As described below, the actual POST request does not include the Access-Control-Request-* headers; they are needed only for the OPTIONS request.

Let"s look at the full exchange between client và server. The first exchange is the preflight request/response:

OPTIONS /doc HTTP/1.1Host: bar.otherUser-Agent: nguyenminhchau.com/5.0 (Macintosh; Hãng sản xuất Intel Mac OS X 10.14; rv:71.0) Gecko/20100101 Firefox/71.0Accept: text/html,application/xhtml+xml,application/xml;q=0.9,*/*;q=0.8Accept-Language: en-us,en;q=0.5Accept-Encoding: gzip,deflateConnection: keep-aliveOrigin: http://foo.exampleAccess-Control-Request-Method: POSTAccess-Control-Request-Headers: X-PINGOTHER, Content-TypeHTTP/1.1 204 No ContentDate: Mon, 01 Dec 2008 01:15:39 GMTServer: Apache/2Access-Control-Allow-Origin: https://foo.exampleAccess-Control-Allow-Methods: POST, GET, OPTIONSAccess-Control-Allow-Headers: X-PINGOTHER, Content-TypeAccess-Control-Max-Age: 86400Vary: Accept-Encoding, OriginKeep-Alive: timeout=2, max=100Connection: Keep-AliveLines 1 - 10 above represent the preflight request with the OPTIONS method. The browser determines that it needs khổng lồ skết thúc this based on the request parameters that the JavaScript code snippet above was using, so that the hệ thống can respond whether it is acceptable khổng lồ sover the request with the actual request parameters. OPTIONS is an HTTP/1.1 method that is used lớn determine further information from servers, & is a safe method, meaning that it can"t be used to change the resource. lưu ý that along with the OPTIONS request, two other request headers are sent (lines 9 & 10 respectively):

Access-Control-Request-Method: POSTAccess-Control-Request-Headers: X-PINGOTHER, Content-TypeThe Access-Control-Request-Method header notifies the VPS as part of a preflight request that when the actual request is sent, it will be sent with a POST request method. The Access-Control-Request-Headers header notifies the VPS that when the actual request is sent, it will be sent with a X-PINGOTHER & Content-Type custom headers. The VPS now has an opportunity to lớn determine whether it wishes to lớn accept a request under these circumstances.

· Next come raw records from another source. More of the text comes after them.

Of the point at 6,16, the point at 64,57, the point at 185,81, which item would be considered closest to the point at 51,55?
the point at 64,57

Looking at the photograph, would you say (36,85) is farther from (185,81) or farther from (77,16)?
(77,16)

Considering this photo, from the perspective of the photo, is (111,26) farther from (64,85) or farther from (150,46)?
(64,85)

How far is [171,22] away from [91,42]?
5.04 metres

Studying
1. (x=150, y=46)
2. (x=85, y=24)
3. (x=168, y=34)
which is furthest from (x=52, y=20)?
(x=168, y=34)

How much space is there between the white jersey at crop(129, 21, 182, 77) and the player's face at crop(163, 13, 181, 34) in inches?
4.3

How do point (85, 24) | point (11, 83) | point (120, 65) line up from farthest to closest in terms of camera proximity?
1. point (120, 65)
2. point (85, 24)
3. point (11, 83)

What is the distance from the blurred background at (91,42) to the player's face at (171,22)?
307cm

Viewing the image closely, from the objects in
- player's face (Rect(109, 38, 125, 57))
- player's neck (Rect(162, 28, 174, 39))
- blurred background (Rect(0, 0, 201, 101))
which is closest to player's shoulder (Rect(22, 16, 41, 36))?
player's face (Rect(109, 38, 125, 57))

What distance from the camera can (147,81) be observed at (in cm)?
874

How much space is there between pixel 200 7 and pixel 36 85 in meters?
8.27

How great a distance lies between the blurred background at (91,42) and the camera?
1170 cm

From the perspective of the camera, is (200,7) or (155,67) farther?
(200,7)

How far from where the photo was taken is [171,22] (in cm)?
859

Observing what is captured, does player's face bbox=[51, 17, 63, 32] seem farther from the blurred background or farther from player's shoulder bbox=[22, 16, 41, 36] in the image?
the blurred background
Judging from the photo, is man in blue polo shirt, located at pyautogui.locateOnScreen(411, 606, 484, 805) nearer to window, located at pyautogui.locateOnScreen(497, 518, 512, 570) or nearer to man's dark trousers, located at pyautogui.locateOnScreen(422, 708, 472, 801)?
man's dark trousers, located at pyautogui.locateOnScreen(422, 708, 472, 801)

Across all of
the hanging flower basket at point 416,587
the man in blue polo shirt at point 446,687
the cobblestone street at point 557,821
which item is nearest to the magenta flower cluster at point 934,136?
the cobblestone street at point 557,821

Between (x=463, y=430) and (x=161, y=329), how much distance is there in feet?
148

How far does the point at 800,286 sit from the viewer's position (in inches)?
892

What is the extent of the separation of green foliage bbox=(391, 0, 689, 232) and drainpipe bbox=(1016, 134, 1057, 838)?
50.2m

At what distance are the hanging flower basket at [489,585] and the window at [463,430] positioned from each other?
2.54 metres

Lines 13 - 22 above are the response that the VPS sends baông xã, which indicatethat the request method (POST) và request headers (X-PINGOTHER) are acceptable. In particular, let"s look at lines 16-19:

Access-Control-Allow-Origin: http://foo.exampleAccess-Control-Allow-Methods: POST, GET, OPTIONSAccess-Control-Allow-Headers: X-PINGOTHER, Content-TypeAccess-Control-Max-Age: 86400The server responds with Access-Control-Allow-Origin: http://foo.example, restricting access to lớn just the requestingorigin domain name. It alsoresponds with Access-Control-Allow-Methods, which says that POST và GET are viable methods lớn query the resource in question (this header is similar to lớn the Allow response header, but used strictly within the context of access control).

The hệ thống also sends Access-Control-Allow-Headers with a value of "X-PINGOTHER, Content-Type", confirming that these are permitted headers khổng lồ be used with the actual request. Like Access-Control-Allow-Methods, Access-Control-Allow-Headers is a comma separated các mục of acceptable headers.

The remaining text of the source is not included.